I'm setting up a Fluval Spec V and am looking for some plant suggestions that will be tall for this tank without having to be trimmed constantly. So, ones that will get maybe 8" to 10" that I can run along the back. Other plants I will have are crypts and anubias and maybe a hygro. 

I'm using a Finnex FugeRay 16" LED light and have Tahitian Moon Sand substrate. No CO2 but will dose Excel occasionally.

Thanks


----------



## ionix (Oct 11, 2012)

SueD said:


> I'm setting up a Fluval Spec V and am looking for some plant suggestions that will be tall for this tank without having to be trimmed constantly. So, ones that will get maybe 8" to 10" that I can run along the back. Other plants I will have are crypts and anubias and maybe a hygro.
> 
> I'm using a Finnex FugeRay 16" LED light and have Tahitian Moon Sand substrate. No CO2 but will dose Excel occasionally.
> 
> Thanks


I use the java sword and they get pretty big.. takes a long time and will have baby offshoots with no cutting or anything, you just peel the baby off the leaf. That way, you can easily get the size you want, with little hassle. They are very hardy and require little.


----------



## SueD (Aug 4, 2012)

You mean Java fern? I have one of those in another tank attached to driftwood. That's a possibility, but I was looking for something maybe "grass-like", or some taller crypt species - I'll look into those also.


----------



## susankat (Nov 15, 2008)

You might look into dwarf sag, planted in back it will give you a look simular to vals.


----------



## majerah1 (Oct 29, 2010)

chain sword would be good for a grass like plant, if you dont mind it spreading.


----------



## James0816 (Jun 19, 2009)

Echinodorus angustifolia sounds like it will do a good job for ya.


----------



## SueD (Aug 4, 2012)

All perfect suggestions! 

Vals were what I was thinking of but I knew they were too tall for this tank. The dwarf sag looks like it will work perfectly. 
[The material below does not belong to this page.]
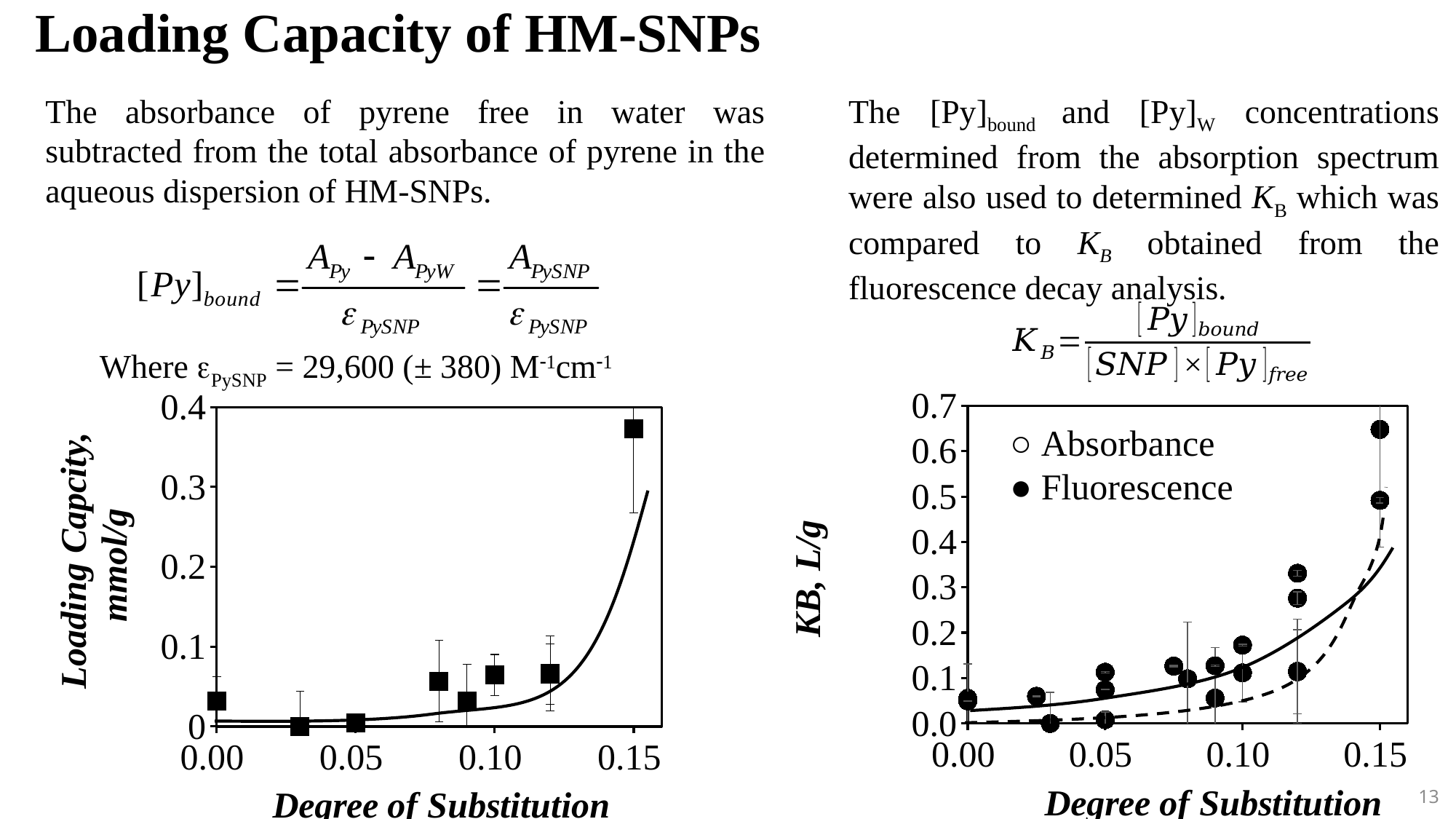
In the right chart (KB, L/g), is the highest KB value at a degree of substitution of 0.15 greater or less than 0.6? greater In the right chart (KB, L/g), do the KB values generally rise or fall as the degree of substitution increases? rise How many series does the legend of the right chart (KB, L/g) list? 2 In the left chart (Loading Capacity, mmol/g), is the loading capacity at a degree of substitution of 0.15 greater or less than 0.3? greater In the left chart (Loading Capacity, mmol/g), which has the larger loading capacity: the point at a degree of substitution of 0.15 or the point at 0.05? 0.15 In the left chart (Loading Capacity, mmol/g), at which degree of substitution is the loading capacity highest? 0.15 What are the two series named in the legend of the right chart (KB, L/g)? Absorbance and Fluorescence What kind of chart is the left chart (Loading Capacity vs Degree of Substitution)? scatter chart In the left chart (Loading Capacity, mmol/g), is the loading capacity at a degree of substitution of 0.00 greater or less than 0.1? less What kind of chart is the right chart (KB vs Degree of Substitution)? scatter chart What is the y-axis label of the left chart? Loading Capcity, mmol/g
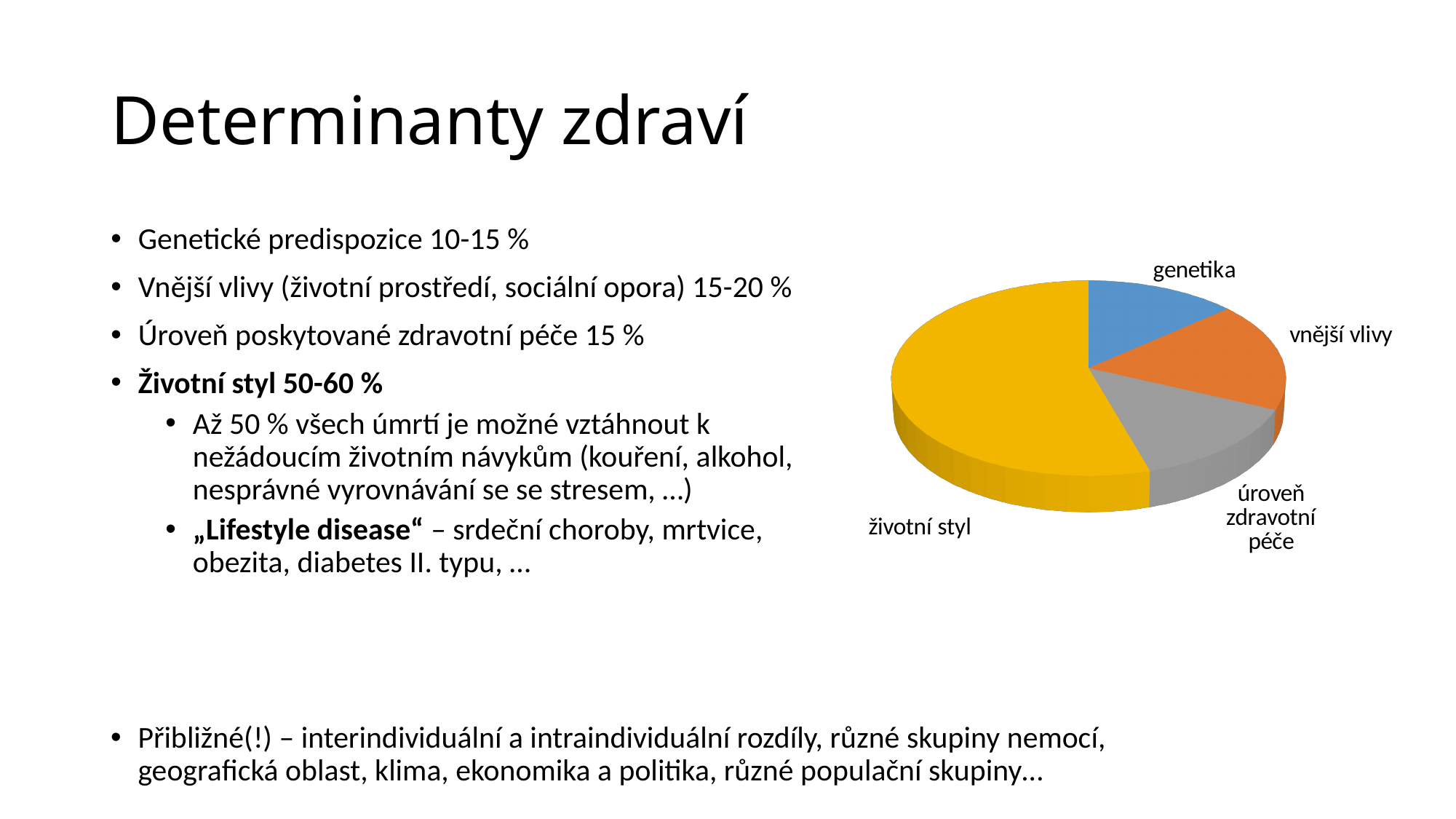
What kind of chart is shown on the slide? pie chart Which slice is larger in the pie chart, životní styl or úroveň zdravotní péče? životní styl Which slice of the pie chart is the largest? životní styl What colour is the životní styl slice in the pie chart? yellow Which slice is larger in the pie chart, vnější vlivy or genetika? vnější vlivy How many slices does the pie chart have? 4 Which slice of the pie chart is coloured blue? genetika Which slice is larger in the pie chart, životní styl or genetika? životní styl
Some type of smaller sword was something else I had in mind for a corner but the ones I knew of would be too large. Echinodorus angustifolia looks like a great solution. And I have already planted some chain sword as I am overrun with this in another tank. 

An anubias on my driftwood and I think I'm all set, once I get cycled. Having some issues there, but if I can't get it straightened out, I'll start another thread.

Thanks a bunch.


----------



## katanamasako (Jun 29, 2012)

if you're looking for smaller swords, chain and microswords rarely get more than six inches tall, the largest i have is actually about five inches at the moment. chains will spread quickly, not sure about micros, haven't owned many.


----------



## SueD (Aug 4, 2012)

I do have the chain swords and have already placed a couple in this tank. I have micro swords in two other tanks but I don't have much luck with them. They're green but not spreading and I have a hard time with getting them to stay anchored.


----------



## katanamasako (Jun 29, 2012)

Same story here with the microswords, they aren't thriving, and my catfish love to uproot them. 

i started with two chainswords, i now have about six.


----------



## susankat (Nov 15, 2008)

Put some plant tabs under the chain swords a couple inches apart, should help them grow better.


----------